BEGIN Data for processing
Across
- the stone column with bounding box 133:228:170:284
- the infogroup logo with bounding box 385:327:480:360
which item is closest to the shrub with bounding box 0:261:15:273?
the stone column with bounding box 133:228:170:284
END Data for processing
Copy out every one of the lines above word for word, keeping each character unchanged.

Across
- the stone column with bounding box 133:228:170:284
- the infogroup logo with bounding box 385:327:480:360
which item is closest to the shrub with bounding box 0:261:15:273?
the stone column with bounding box 133:228:170:284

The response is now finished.